Saltbury builds a wall. The dinosaurs wipe out the nomads and breed triggering the end of the age and they become the villains.

Age of Villains

Saltbury allies with the Dinosaurs. Since building their wall, the city dwellers are now safe from being hunted in the depths. Saltbury is safe from the dangers below and turn their attention outward.

Medusa scouts out other rooms left by the dwarves, searching for prey and finds the Morlons. Morlons continue their magma refinement. The Ogre hunts them.

The Dinosaurs attempts to rout Medusa and fail. They breed to replace their losses and just so happen to populate a stratum layer with no other monsters in it, triggering the game-winning condition.

The final map of my first try at How to Host a Dungeon.

Thoughts

I was not expecting how things went down, as in profile-wise. Where the designer's game description says How to Host a Dungeon will generate a complete dungeon map, I was picturing a top-down view. As one can see, that is not the case. However, I see that the profile view allows for layers of elevation and I think works better playing/planning on a single sheet of paper. I have never GMed a game or created a world for one and maybe the profile is a well used method of dungeon creation among the breed (I am currently in the middle of my first D&D campaign, so very new to this) and as such, my praise here is not a surprise.

The creation steps and their changing through each age kept me engaged right up to the Age of Villains. I liked the sense of directed randomness as I rolled and drafted features and populations with the liberty to arrange how they looked as things unfolded. Interesting also was the sense of there being a central location where most of the action was taking place in a grand fight for dominance (around the Dwarven structures here) while outlying caverns housed fewer life forms that mostly just existed.
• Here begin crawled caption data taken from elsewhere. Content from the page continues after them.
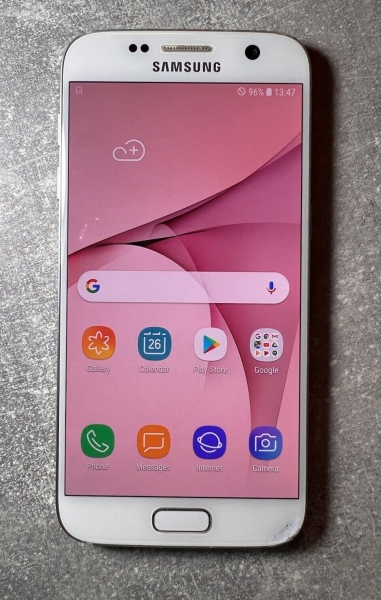 Samsung Galaxy S7 32GB Android Smartphone 4G G930F Sehr gut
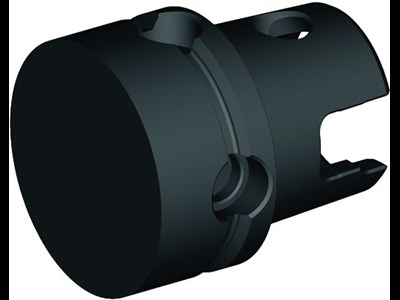 Kennametal holdende værktøj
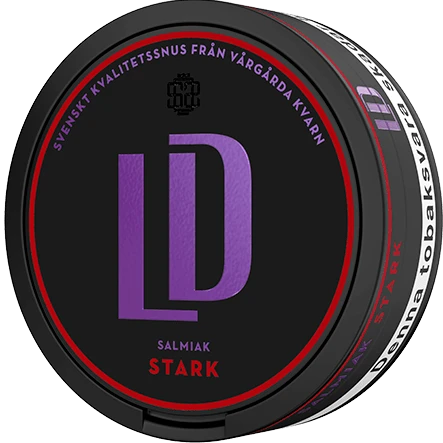 LD Salmiak Stark-Tobax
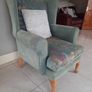 Comfortable Armchair Image 2
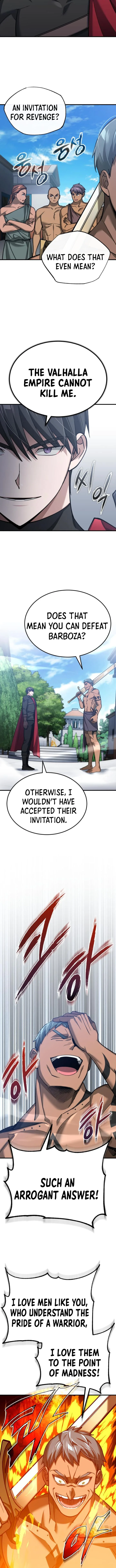 The Heavenly Demon Can’t Live a Normal Life Chapter 128 page 14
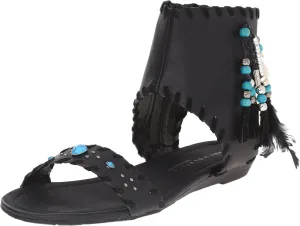 Very Volatile Women's Yulissa Mini-Wedge Sandal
Even though I have never run a game as a GM, after playing this I feel like I'd have a leg up already creating a micro-world for some RPG campaign. There's locations with varied terrain and treasures, a history of past and current populations, each with different behaviours, localized interactions, and even some strange technologies. I feel like my map would be easy to transfer to some other game.

One thing though, I was forced to stop at the switch from Age of Monsters to Age of Villains and I had a hard time wanting to pick it up again to finish. I did finish just before writing this down, but it's been a month. Maybe I was tainted by one of the comments I read about how the commenter doesn't play the last age. Or maybe I felt the same thing they did. Maybe some combination. At any rate, I felt like the game was already won and I was just figuring out by how much. Interestingly enough, as seen above, I only played one more turn before the game ended.

One thing I would change is to use beads or tokens for population and wealth as suggested instead of using a pencil and eraser. The map would be a little cleaner for it and I might have had an easier time with tracking.

I got this title from DriveThruRPG. It was on sale when I purchased it and I forget what I paid, but to play a 2 or 3 hour epic that you have a hand in creating for less than the cost of a movie ticket (not that many of us are doing that activity right now), I feel it was a good deal. I can see myself playing/using this again sometime, probably not right away though as I've been drawn into other things, some of which will be appearing on this blog over the next few weeks.